Piergeiron no hizo comentario alguno a aquella afirmación. Se volvió hacia el archimago.

—¿Puedes devolverlo a su tamaño natural?

—No fue mi magia quien hizo esto —señaló Khelben, no sin cierta satisfacción—. Es una magia antigua, sagrada para los Caballeros de Samular. ¿Sería justo negárselo?

—Está recobrando con rapidez su tamaño —comentó Danilo amablemente—.

Tras unos pocos ciclos lunares, recobrará su medida normal. Pero esto me temo que se quedará tal como lo veis.

Cogió del cuello de su camisa lo que parecía un reluciente broche de plata. En verdad era la espada de un paladín, la de Algorind, convertida en una miniatura perfecta. Danilo pinchó un pedazo de queso con ella y la dejó vuelta hacia arriba sobre la bandeja. Una oleada de desolación asoló el diminuto rostro del paladín al contemplar aquella indignidad.

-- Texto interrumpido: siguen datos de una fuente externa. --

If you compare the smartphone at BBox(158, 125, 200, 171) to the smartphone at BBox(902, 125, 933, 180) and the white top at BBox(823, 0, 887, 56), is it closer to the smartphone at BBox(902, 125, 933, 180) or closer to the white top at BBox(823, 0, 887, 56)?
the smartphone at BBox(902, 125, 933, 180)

—Debería ser retornado a sus hermanos, pero en semejante estado...

—Será mejor que lo hagáis —corroboró Danilo—. Con los debidos respetos, señor, tengo poco interés en criar a un paladín, y no tengo destreza para semejantes menesteres.

El Primer Señor suspiró.

—Así lo haremos.

—En cuanto a Bronwyn... —empezó Danilo.

Piergeiron lo interrumpió con un gesto de la mano.

—Accederé a olvidarme del asunto de El Bastión del Espino, pero debes tener en cuenta, Khelben, que la Sagrada Orden de los Caballeros de Samular, y muchas de sus hermandades de paladines, tiene motivos para desconfiar de los Arpistas.

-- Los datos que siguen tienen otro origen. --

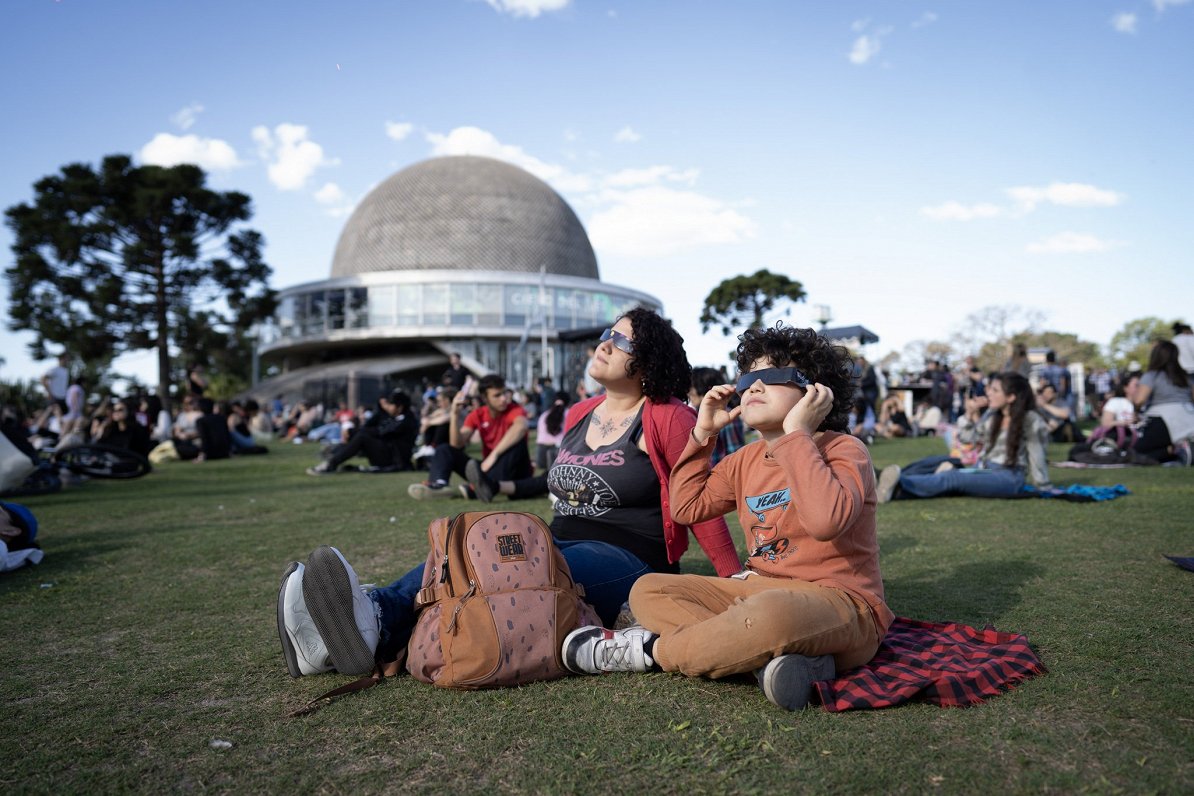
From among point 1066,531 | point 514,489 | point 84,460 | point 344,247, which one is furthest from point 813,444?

Otro silencio siguió a la afirmación de Piergeiron. Durante ese lapso, Khelben oyó cómo se pasaba página en el libro de costumbres de los Arpistas. Era un libro muy largo, en efecto, y sus páginas habían sido escritas durante muchos años; en ocasiones acababa, o se interrumpía, y luego volvía a renacer. Pero, a fin de cuentas, ¿no era siempre así la historia? La ironía de aquel pensamiento le hizo brotar una fugaz sonrisa en los labios.

—No pretendo que consideres esto un insulto personal —comentó Piergeiron en tono serio, mal interpretando la sonrisa resignada del archimago—. Hemos sido amigos durante muchos años. Nadie, y yo menos que nadie, puede dudar de la devoción que sientes por nuestra ciudad o desestimar todas las cosas buenas que has llevado a cabo, muchas de las cuales has podido cumplirlas a través de las actividades de los Arpistas que tú has dirigido. Eso no puedo negarlo.

—¿Pero?

Piergeiron mantuvo la vista fija en el rostro del archimago.

—Todavía confío en ti, Khelben, pero me temo que los hombres de buena voluntad ya no pueden depositar su confianza en tus Arpistas.